• **EXERCISE PASSAGE**:
Gordon W. Bowie
Gordon W. Bowie, bass trombonist, composer and conductor, was director of the Montgomery Village Community Band in Montgomery County, Maryland. He was bass trombonist for the Virginia Grand Military Band, Legacy Brass and other DC area ensembles. In addition, for the 1999-2000 school year he served as band and orchestra director for St. Stephen’s and St. Agnes Schools in Alexandria, Virginia.
Dr. Bowie was for many years Principal and Bass Trombonist of the Bangor Symphony Orchestra, a post which he left in September, 1997, to relocate to the Washington, DC, area. In his position with the Bangor Symphony, he garnered more than thirty years' orchestral experience under four music directors and numerous guest conductors, playing the standard orchestral repertoire.
For the twelve years from 1985 through 1997 he was also Conductor of the Bangor Band, a semi-professional New England Town Band said to be the second oldest continuous community band in the nation. One hundred-thirty-eight years old in the summer of 1997, the Bangor Band under Dr. Bowie performed year around with a mixed repertoire including band classics, overtures and transcriptions as well as popular tunes, movies and show music, patriotic music and Dixieland. A specialty of the Bangor Band under Dr. Bowie was the music of R.B. Hall, Maine's own march composer who was a contemporary of John Philip Sousa.
Dr. Bowie earned a BA (Music) from Colby College, MMED (Winds and Percussion) from the University of Colorado, and Ph.D. (Music) from the University of Maine, where the subject of his dissertation was R.B. Hall and the Community Bands of Maine. He taught music and bands at all levels, elementary through college, including seven years at Colby College in Waterville, Maine, where he was band director. He was Trombone Instructor at the University of Maine at Augusta during 1996 and 1997.
His many compositions include pieces for band, trombone, string orchestra, brass ensembles, and a large variety of other chamber music. He was a performing arts copyright specialist for the Library of Congress, as well as founder of Serendipity Press, a publisher of brass and woodwind solo and ensemble music with nationwide distribution.
He died on January 5, 2012, after a long struggle with prostate cancer.

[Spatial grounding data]
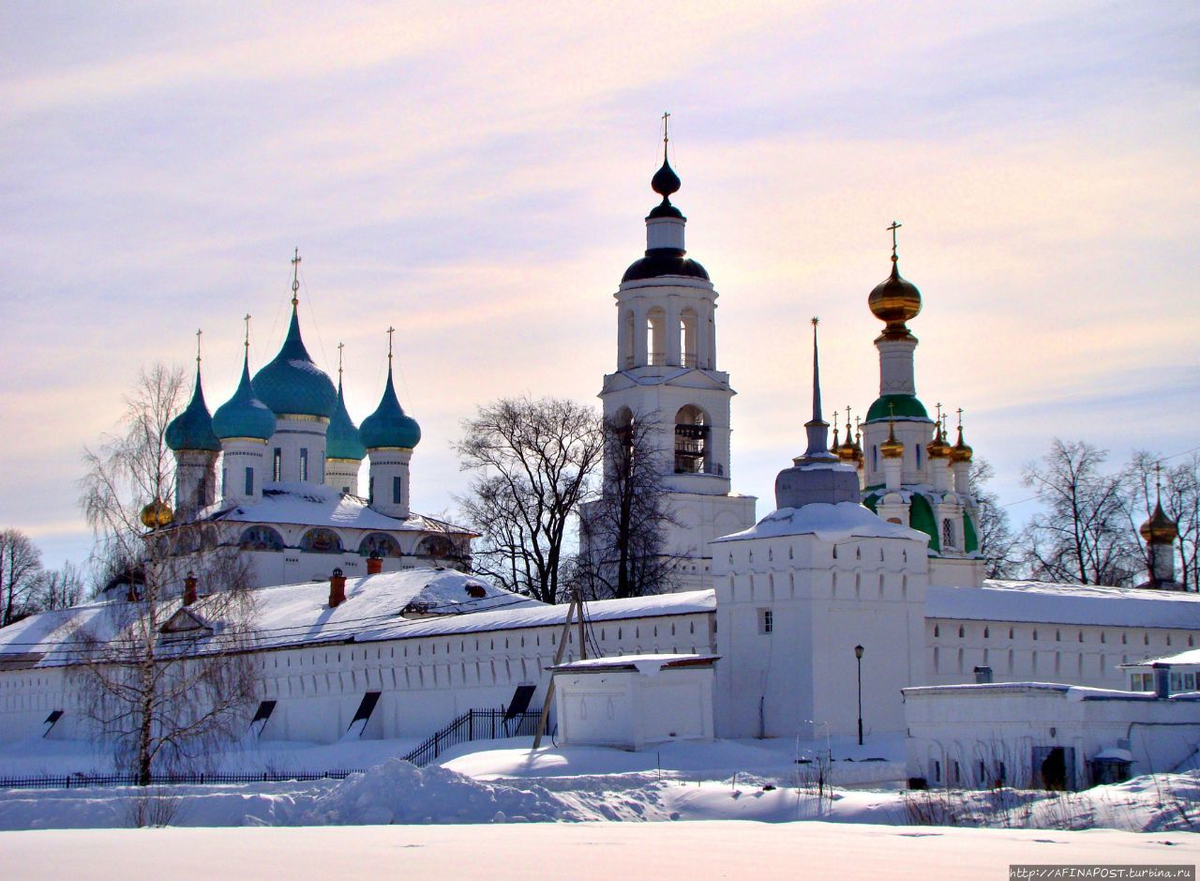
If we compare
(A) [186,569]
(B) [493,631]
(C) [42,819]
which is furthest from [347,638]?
(C) [42,819]

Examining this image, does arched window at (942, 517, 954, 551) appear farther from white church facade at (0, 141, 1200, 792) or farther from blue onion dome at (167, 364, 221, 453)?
blue onion dome at (167, 364, 221, 453)

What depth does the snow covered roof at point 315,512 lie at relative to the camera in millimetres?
53906

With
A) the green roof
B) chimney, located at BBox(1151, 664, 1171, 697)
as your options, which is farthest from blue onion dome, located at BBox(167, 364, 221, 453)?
chimney, located at BBox(1151, 664, 1171, 697)

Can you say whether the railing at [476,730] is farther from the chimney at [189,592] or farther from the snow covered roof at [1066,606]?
the snow covered roof at [1066,606]

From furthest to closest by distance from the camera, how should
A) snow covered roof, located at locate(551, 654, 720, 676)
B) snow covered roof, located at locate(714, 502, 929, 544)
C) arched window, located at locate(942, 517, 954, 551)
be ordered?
arched window, located at locate(942, 517, 954, 551) < snow covered roof, located at locate(714, 502, 929, 544) < snow covered roof, located at locate(551, 654, 720, 676)

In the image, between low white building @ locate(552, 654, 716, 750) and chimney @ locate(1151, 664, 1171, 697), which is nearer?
chimney @ locate(1151, 664, 1171, 697)

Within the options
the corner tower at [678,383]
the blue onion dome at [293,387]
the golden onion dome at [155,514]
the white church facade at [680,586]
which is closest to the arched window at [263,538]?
the white church facade at [680,586]

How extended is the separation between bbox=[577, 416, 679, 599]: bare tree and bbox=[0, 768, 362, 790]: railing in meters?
10.3

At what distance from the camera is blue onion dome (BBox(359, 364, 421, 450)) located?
5797 centimetres

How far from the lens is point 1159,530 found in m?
48.2

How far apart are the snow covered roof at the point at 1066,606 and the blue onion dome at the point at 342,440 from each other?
2696 cm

• **USING THE INFORMATION**:
1 – Transcribe the portion of the Gordon W. Bowie biography from "Dr. Bowie was for" to "standard orchestral repertoire.".
2 – According to the Gordon W. Bowie biography, what was the subject of his Ph.D. dissertation at the University of Maine?
Use only the biography of Gordon W. Bowie to complete this exercise.

• **YOUR WRITTEN ANSWERS**:
1 –
Dr. Bowie was for many years Principal and Bass Trombonist of the Bangor Symphony Orchestra, a post which he left in September, 1997, to relocate to the Washington, DC, area. In his position with the Bangor Symphony, he garnered more than thirty years' orchestral experience under four music directors and numerous guest conductors, playing the standard orchestral repertoire.

2 – R.B. Hall and the Community Bands of Maine.